> _Task to complete_
Copy every line that contains the string "burst" from the entries below.

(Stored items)
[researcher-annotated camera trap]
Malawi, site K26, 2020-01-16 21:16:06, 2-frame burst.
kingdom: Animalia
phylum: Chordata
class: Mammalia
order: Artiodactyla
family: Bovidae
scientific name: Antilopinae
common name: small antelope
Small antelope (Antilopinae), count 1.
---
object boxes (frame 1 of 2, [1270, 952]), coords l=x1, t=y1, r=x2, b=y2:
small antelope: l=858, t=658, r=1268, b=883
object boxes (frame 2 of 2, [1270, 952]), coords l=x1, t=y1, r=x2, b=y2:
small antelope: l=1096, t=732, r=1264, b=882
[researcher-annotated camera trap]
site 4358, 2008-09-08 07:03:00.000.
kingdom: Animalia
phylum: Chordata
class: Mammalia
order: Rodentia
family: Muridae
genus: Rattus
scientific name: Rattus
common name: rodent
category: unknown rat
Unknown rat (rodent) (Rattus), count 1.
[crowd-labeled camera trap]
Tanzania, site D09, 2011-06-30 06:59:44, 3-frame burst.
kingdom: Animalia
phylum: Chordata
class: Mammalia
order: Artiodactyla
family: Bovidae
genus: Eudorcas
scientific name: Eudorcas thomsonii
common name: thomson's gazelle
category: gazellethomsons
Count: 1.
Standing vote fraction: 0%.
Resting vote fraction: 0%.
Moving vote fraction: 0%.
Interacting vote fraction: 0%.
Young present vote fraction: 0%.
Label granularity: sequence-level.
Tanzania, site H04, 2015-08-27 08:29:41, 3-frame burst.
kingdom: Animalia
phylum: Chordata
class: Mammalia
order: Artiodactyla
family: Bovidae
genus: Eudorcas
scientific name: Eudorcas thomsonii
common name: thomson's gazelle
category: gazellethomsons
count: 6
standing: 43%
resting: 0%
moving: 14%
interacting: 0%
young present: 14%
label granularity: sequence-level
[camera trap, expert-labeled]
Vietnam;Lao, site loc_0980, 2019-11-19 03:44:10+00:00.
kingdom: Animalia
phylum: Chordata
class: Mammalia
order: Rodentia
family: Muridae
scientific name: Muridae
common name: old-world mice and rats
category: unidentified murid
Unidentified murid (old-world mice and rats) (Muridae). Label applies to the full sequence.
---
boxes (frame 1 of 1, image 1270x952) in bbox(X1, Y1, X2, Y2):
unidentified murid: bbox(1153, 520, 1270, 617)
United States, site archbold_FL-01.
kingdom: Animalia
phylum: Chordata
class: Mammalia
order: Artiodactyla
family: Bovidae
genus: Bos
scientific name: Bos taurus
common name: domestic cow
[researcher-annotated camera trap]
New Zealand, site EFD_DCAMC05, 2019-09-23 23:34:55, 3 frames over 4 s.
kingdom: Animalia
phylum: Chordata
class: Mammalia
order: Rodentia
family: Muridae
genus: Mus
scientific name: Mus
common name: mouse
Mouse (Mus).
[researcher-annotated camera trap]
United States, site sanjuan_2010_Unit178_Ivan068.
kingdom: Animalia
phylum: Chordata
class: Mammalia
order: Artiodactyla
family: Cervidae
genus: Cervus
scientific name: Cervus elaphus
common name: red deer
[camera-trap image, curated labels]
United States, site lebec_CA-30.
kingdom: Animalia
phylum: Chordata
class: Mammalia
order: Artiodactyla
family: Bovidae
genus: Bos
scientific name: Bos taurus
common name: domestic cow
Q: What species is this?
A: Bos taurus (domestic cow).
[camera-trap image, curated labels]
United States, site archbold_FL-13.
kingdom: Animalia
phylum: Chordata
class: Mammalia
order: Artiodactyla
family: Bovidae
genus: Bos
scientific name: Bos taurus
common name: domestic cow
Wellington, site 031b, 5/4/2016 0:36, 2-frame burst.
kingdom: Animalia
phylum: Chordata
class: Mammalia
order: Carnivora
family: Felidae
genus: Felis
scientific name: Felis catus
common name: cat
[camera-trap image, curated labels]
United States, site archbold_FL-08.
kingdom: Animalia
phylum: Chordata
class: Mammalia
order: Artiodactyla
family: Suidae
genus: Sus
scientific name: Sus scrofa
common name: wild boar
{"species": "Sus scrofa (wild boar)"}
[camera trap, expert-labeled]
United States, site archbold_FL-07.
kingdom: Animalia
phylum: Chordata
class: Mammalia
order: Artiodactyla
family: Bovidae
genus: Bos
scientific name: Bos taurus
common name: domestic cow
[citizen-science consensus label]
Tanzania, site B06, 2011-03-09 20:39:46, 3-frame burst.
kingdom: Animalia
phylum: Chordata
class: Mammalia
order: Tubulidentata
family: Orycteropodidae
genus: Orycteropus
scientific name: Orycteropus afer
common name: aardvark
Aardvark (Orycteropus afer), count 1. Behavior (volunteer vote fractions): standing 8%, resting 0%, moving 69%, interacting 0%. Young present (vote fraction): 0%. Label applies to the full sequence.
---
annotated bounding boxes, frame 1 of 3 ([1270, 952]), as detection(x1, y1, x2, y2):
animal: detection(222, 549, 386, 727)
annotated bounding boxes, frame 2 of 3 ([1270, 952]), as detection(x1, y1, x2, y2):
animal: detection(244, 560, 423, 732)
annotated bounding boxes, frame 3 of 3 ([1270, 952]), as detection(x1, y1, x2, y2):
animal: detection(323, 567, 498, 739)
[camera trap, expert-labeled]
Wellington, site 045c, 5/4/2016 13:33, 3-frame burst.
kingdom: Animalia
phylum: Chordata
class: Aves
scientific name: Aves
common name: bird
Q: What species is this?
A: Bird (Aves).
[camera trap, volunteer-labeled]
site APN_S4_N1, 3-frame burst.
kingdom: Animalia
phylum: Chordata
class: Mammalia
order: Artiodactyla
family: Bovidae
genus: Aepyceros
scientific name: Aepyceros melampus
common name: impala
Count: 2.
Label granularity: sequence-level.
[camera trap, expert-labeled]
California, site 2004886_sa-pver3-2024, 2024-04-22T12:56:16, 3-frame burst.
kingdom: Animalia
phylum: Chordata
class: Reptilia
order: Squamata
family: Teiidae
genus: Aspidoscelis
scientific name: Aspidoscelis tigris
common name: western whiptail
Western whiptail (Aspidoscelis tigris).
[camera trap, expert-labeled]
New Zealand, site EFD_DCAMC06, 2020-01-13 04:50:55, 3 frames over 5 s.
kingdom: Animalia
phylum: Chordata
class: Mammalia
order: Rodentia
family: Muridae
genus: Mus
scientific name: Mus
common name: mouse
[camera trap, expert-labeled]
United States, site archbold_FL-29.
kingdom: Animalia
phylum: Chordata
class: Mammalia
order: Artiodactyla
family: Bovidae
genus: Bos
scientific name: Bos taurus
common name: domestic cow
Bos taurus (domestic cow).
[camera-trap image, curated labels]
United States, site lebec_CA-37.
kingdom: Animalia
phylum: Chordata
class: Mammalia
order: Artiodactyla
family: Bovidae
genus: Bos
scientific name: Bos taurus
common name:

> _Completed task_
Malawi, site K26, 2020-01-16 21:16:06, 2-frame burst.
Tanzania, site D09, 2011-06-30 06:59:44, 3-frame burst.
Tanzania, site H04, 2015-08-27 08:29:41, 3-frame burst.
Wellington, site 031b, 5/4/2016 0:36, 2-frame burst.
Tanzania, site B06, 2011-03-09 20:39:46, 3-frame burst.
Wellington, site 045c, 5/4/2016 13:33, 3-frame burst.
site APN_S4_N1, 3-frame burst.
California, site 2004886_sa-pver3-2024, 2024-04-22T12:56:16, 3-frame burst.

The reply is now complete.